The city of Denver has joined at least three of the lawsuits, most of them related to endangered federal grants due to local immigration policies and approaches. The Denver mayor has sent a letter to local ICE’s authorities to request them to stay out of local courts, to stop using the hearings to go after undocumented immigrants under the pretense of solving other alleged crimes.

The major also asked them to change their uniforms in order to distinguish the ICE authorities from local police officers.

Both requests were rejected. The local sentencing code was reviewed. Authorities discovered the previous made no distinctions between minor crimes and the more serious one on the municipal level. Thus, under federal immigrations laws, a legal foreigner could become deportable after being convicted of small offenses, such as having alcohol on a public street or not complying with curfews in the city parks.

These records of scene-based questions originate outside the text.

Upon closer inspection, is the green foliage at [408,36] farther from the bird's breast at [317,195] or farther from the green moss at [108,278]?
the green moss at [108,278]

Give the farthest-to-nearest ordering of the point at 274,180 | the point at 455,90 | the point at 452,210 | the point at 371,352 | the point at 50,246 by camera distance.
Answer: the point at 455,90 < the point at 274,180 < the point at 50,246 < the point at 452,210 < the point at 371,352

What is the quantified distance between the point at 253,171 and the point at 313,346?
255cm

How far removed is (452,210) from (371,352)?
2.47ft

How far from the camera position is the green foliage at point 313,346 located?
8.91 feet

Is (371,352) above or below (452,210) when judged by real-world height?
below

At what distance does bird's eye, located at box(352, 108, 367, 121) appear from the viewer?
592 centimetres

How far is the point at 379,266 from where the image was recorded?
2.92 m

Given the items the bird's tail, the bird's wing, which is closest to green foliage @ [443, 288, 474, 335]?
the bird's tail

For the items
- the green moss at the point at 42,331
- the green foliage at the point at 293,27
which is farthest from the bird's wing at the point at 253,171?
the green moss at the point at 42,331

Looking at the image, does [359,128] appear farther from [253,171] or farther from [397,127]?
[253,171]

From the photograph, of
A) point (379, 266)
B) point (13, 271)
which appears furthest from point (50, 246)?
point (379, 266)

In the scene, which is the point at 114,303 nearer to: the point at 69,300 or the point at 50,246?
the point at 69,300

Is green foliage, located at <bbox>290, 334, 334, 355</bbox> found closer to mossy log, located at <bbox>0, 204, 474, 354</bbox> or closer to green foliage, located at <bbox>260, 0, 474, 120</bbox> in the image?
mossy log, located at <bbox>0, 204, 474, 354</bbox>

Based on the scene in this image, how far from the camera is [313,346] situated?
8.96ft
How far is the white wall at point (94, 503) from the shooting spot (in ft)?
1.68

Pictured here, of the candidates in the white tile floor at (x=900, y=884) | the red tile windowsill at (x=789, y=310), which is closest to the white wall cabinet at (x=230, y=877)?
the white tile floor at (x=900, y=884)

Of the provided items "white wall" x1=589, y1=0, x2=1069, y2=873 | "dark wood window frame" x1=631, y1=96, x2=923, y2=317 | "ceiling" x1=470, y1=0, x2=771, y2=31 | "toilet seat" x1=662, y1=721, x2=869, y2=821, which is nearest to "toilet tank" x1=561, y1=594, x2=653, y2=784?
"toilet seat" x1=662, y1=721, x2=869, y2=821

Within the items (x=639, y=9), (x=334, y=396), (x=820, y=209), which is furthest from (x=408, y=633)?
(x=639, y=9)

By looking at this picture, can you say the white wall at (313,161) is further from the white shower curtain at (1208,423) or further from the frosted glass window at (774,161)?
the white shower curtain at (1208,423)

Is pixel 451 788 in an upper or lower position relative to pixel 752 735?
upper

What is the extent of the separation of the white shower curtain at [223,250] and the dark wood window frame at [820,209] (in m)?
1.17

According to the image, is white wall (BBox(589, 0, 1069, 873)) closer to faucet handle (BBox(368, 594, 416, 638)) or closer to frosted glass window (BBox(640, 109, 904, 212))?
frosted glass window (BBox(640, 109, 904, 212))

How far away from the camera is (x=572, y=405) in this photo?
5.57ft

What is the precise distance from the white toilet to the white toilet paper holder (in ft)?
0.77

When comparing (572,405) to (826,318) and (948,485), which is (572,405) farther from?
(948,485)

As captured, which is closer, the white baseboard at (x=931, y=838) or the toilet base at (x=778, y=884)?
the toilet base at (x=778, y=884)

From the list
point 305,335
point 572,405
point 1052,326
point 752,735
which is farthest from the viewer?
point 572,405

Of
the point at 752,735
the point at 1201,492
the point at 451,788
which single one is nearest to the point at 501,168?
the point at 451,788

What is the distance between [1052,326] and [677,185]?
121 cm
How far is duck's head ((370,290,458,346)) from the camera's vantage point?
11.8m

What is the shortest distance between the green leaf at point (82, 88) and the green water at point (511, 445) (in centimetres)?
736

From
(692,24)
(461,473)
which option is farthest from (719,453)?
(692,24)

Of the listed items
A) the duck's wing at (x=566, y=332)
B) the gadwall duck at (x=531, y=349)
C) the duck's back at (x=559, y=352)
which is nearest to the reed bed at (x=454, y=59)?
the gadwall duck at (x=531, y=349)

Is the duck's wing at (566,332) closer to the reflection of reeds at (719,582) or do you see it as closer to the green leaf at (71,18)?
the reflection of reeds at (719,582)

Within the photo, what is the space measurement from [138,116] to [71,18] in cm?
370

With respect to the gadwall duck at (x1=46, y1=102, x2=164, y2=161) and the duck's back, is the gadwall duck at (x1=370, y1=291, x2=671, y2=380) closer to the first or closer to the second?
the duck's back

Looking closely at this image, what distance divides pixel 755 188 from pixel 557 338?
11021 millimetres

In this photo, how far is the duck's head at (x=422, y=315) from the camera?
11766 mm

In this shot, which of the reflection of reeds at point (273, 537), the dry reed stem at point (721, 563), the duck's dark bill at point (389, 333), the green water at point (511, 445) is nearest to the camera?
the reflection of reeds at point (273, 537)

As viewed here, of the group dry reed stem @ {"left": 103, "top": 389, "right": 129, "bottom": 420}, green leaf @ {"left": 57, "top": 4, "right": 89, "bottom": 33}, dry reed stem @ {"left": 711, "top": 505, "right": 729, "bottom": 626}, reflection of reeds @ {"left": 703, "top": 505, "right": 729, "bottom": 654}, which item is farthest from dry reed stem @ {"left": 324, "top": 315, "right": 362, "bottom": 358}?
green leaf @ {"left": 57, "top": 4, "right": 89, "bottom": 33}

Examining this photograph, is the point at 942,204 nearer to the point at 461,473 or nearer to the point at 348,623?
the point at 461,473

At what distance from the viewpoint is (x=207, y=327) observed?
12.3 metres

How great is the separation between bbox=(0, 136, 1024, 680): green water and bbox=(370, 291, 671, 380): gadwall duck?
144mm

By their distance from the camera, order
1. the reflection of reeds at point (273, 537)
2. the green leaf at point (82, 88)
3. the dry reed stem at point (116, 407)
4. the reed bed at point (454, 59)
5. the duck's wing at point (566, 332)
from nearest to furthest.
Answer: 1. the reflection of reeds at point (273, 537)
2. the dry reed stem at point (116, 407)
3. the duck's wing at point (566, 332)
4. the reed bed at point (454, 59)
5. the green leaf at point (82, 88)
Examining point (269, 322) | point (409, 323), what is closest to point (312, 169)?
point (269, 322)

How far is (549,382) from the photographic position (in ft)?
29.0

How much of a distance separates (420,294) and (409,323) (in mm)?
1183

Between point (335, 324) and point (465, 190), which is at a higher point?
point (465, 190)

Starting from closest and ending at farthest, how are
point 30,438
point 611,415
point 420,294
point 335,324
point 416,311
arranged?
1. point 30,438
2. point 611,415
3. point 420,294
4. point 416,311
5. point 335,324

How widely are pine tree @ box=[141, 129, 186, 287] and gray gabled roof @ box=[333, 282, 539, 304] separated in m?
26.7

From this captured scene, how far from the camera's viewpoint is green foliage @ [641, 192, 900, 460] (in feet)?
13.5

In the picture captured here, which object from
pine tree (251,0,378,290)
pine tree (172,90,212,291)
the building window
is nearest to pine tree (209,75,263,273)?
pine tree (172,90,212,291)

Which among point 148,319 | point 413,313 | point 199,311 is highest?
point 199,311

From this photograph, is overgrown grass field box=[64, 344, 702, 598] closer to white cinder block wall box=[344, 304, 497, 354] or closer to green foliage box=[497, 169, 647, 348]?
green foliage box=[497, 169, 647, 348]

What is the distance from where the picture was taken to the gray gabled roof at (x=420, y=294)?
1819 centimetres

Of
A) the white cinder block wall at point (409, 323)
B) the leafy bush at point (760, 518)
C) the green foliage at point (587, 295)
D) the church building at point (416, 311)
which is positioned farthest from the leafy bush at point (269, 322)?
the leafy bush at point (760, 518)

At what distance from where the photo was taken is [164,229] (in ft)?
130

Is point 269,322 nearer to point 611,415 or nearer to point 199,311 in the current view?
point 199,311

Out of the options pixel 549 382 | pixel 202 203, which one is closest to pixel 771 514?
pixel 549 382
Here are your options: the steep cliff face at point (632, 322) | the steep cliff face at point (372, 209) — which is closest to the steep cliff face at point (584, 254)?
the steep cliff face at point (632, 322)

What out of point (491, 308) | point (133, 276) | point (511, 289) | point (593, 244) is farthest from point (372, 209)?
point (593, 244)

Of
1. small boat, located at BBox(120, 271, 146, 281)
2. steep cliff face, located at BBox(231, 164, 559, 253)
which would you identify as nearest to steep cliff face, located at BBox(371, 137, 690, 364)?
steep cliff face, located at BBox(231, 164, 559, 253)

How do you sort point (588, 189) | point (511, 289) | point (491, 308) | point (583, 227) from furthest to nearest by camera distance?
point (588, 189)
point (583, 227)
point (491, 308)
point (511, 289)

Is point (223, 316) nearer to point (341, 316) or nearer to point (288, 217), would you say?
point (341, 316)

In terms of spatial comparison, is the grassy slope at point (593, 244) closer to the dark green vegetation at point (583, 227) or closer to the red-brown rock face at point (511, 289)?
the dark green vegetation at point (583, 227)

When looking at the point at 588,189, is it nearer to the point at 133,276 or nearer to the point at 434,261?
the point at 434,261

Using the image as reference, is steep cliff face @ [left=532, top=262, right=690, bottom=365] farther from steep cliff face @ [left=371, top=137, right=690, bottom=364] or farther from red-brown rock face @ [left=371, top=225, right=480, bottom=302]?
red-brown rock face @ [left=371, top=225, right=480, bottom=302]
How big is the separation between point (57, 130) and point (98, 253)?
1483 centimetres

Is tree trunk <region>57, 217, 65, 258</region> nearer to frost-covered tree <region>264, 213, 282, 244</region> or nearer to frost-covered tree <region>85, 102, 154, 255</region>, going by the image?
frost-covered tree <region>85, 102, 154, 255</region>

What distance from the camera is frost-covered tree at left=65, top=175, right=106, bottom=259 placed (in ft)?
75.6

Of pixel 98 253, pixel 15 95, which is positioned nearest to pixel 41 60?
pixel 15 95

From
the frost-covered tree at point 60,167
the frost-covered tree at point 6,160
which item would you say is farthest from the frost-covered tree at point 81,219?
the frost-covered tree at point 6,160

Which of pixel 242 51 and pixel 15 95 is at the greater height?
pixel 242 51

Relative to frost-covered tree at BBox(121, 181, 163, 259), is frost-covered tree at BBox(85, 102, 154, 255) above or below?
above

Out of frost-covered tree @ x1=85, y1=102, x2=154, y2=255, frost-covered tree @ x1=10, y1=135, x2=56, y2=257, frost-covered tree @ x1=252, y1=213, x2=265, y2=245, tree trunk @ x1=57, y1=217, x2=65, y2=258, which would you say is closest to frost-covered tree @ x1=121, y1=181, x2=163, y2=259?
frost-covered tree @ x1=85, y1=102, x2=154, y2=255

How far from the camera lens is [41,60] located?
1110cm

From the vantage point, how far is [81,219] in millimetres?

“Our challenge in the light of the new federal immigration enforcement policies was to reassure people that we can protect their rights and their safety in the other judicial process that they are involved and hopefully restore some faith,” says the Attorney General of Denver, Kristin Bronson.

The relationship between Denver’s officials and immigrant communities has become strained since the announcement of the federal executive orders that created harsher penalties for immigrants. According to the attorney general, at least nine domestic violence victims contacted the local authorities to communicate they were unwilling to continue with their cases because they feared that identifying themselves as part of the process could lead to their deportation.

“It was not common for that to happen,” says Bronson. “We attribute the backing out now directly to the rhetoric that is coming on the national level and the change in the police that puts everyone in the immigrant community in risk now.”